What we know about diseases as common as cancer, diabetes and dementia could be transformed in the wake of ground-breaking findings by a team of Kiwi researchers.
The new study by scientists from Auckland University's Liggins Institute, Otago University and Massey University has revealed fresh insights into mitochondria and the little-understood role they play in the development of our bodies.
Measuring just a 1000th of a millimetre each, mitochondria are specialised sub-units of cells that act as their batteries or generators, as they supply most of the cell's energy.
The more energy-hungry a type of cell is, the more mitochondria it contains, ranging from several to thousands of them.
We receive the DNA in our cells' nuclei - organised into chromosomes - from both parents, but we inherit our mitochondrial DNA from our mothers only.
Mutations in the mitochondrial DNA are relatively common, affecting one in a few thousand people, and are linked to common illnesses along with a wide range of fatal or progressively debilitating diseases, including diabetes, gastrointestinal disorders, heart disease, dementia, deafness, and eye disorders.
But now there are new reasons to suspect their roles in disorders.
In their new study, published in the journal Mitochondrion, the researchers have shown for the first time that human mitochondrial DNA leaves the mitochondria, travels into the host cell nucleus and connects to specific genes.
"We found evidence that mitochondria DNA and nuclear DNA 'talk to each other', and these interactions aren't random," said lead researcher Dr Justin O'Sullivan, a Liggins molecular geneticist.
The findings give weight to the idea that mitochondria do much more than supply energy and regulate a cell's metabolism - the processes that keep it alive.
"We think the connections we detected are part of a feedback system between mitochondria and the cell nucleus that may influence how humans grow and develop throughout life," O'Sullivan said.
"We know that these connections between mitochondrial and nuclear DNA can influence how the nuclear genes work in yeast, and we speculate that the same occurs in humans."
Interactions between the two sets of DNA within our cells could be one of the ways the environment influences gene expression, he said.
One theory about mitochondrial disease is that damaged mitochondria fail to supply enough energy to the cell so it can't work properly.
But this latest finding suggests another possible culprit: problems with the way the mitochondrial and nuclei DNA "talk" to each other - or fail to talk to each other.
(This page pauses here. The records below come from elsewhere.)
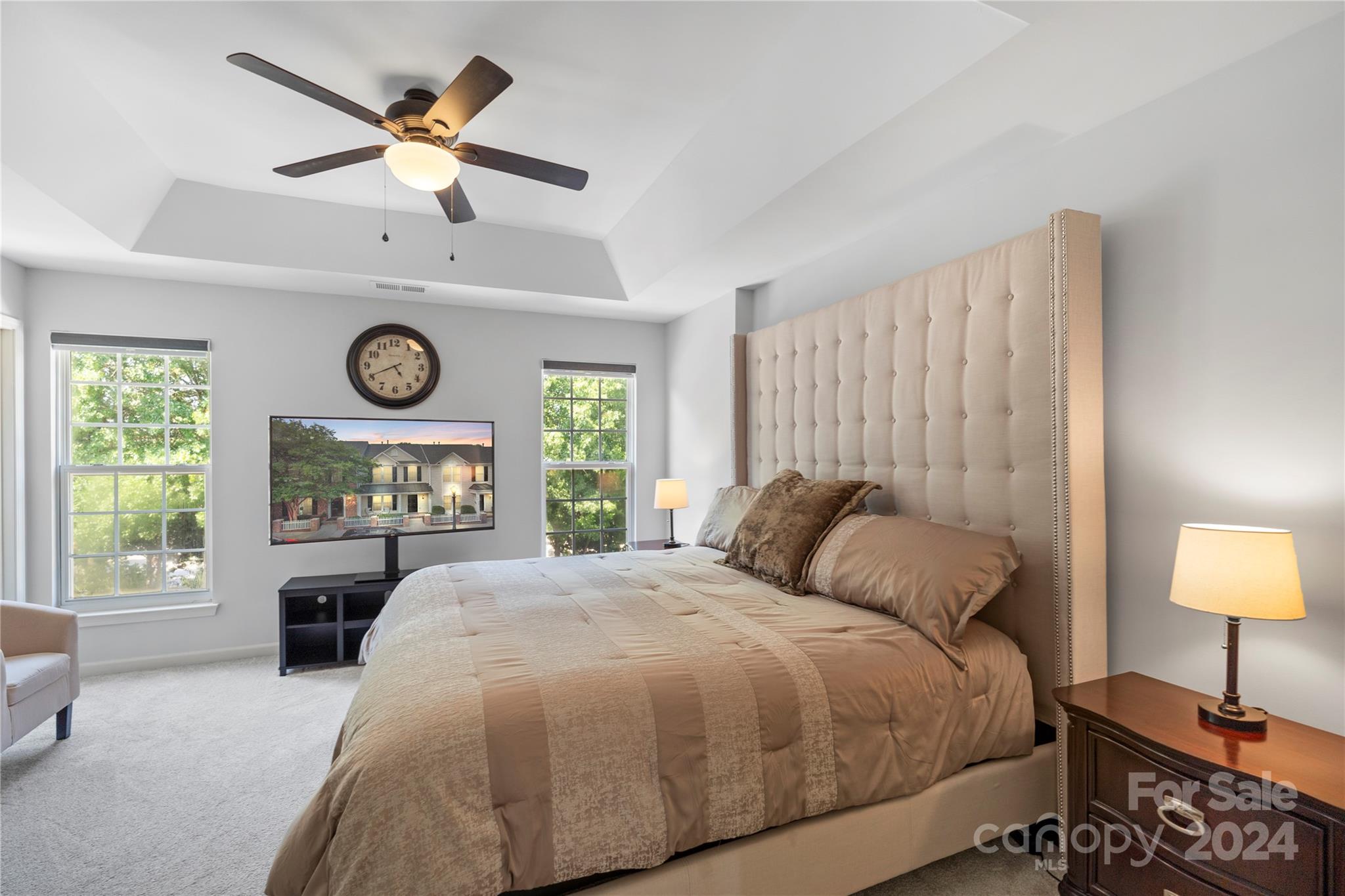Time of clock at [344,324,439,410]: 4:40
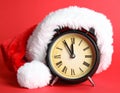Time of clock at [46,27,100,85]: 11:54
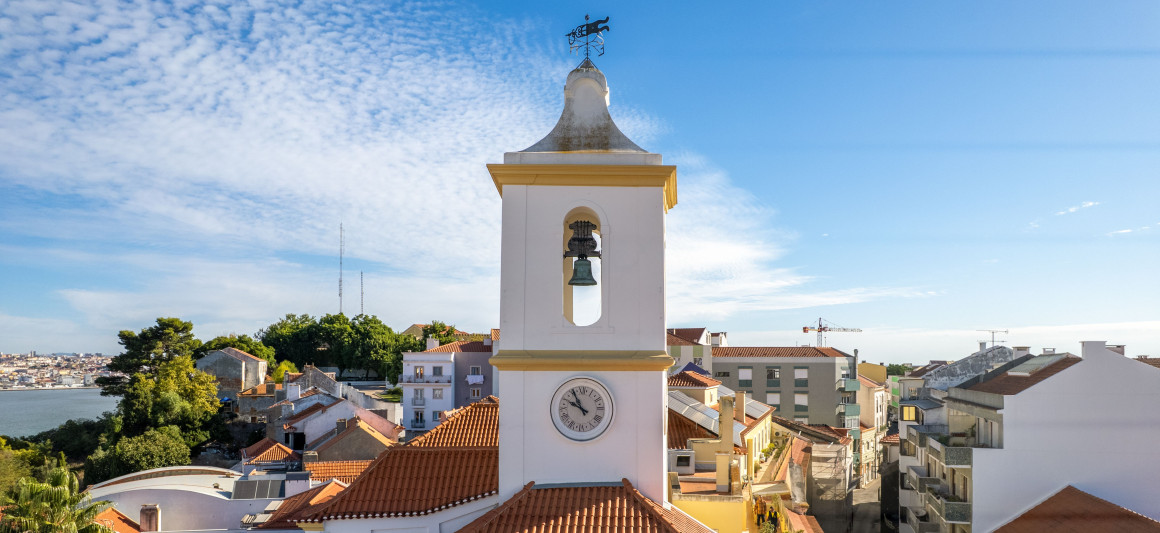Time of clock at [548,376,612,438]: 9:55
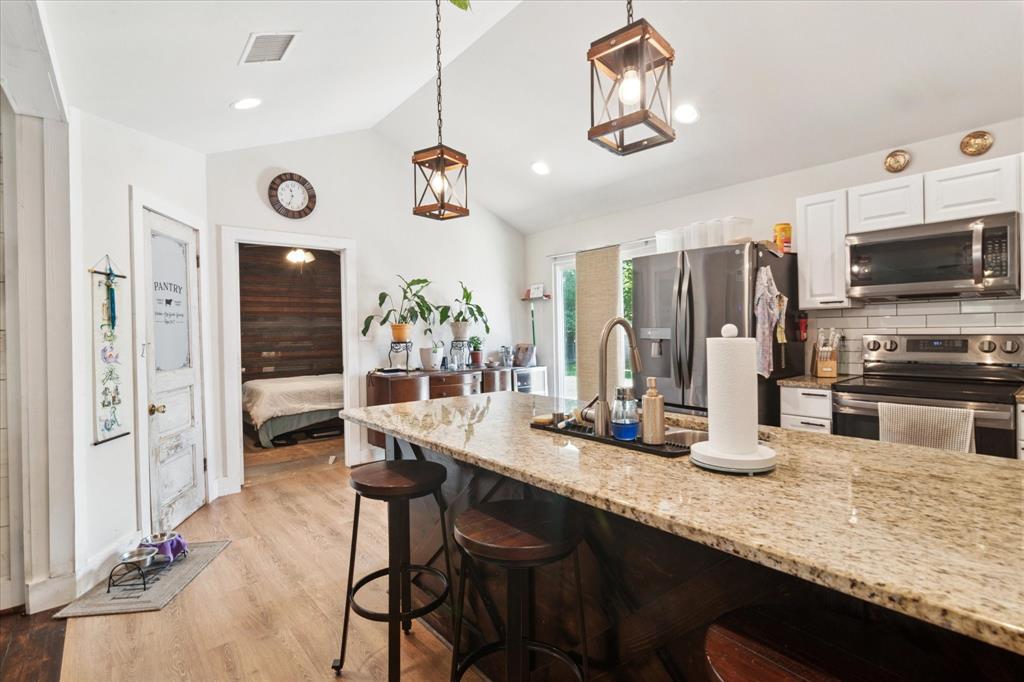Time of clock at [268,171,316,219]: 11:33
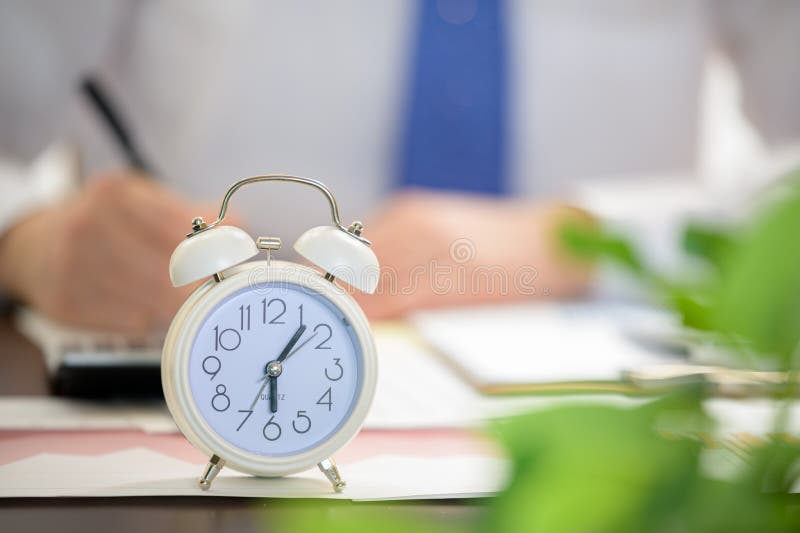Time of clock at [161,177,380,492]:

"Mitochondrial dysfunction is linked to highly prevalent diseases such as obesity, diabetes, cancer and heart disease," said study co-author Associate Professor Mark Vickers, also from the Liggins Institute.
"This study adds to our understanding of the way in which changes to mitochondria manifest as disease."
Further research could yield new treatment avenues, he said.
The scientists now need to figure out exactly how the two sets of DNA talk to each other - and what happens when they do.
The new study follows another landmark discovery by scientists at Wellington's Malaghan Institute, who last year became the first in the world to demonstrate the movement of mitochondrial DNA between cells in an animal tumour.
• Mitochondria are tiny, specialised sub-units of cells that act as cell "generators" and regulate cell metabolism. They pass down the maternal line and have their own small set of DNA.
• Researchers have shown for the first time in humans that mitochondrial DNA travels into the host cell nucleus and "talks to" specific genes on the DNA.
• Mitochondrial DNA may influence gene expression. This finding could be a key to understanding how mitochondrial DNA mutations manifest as disease.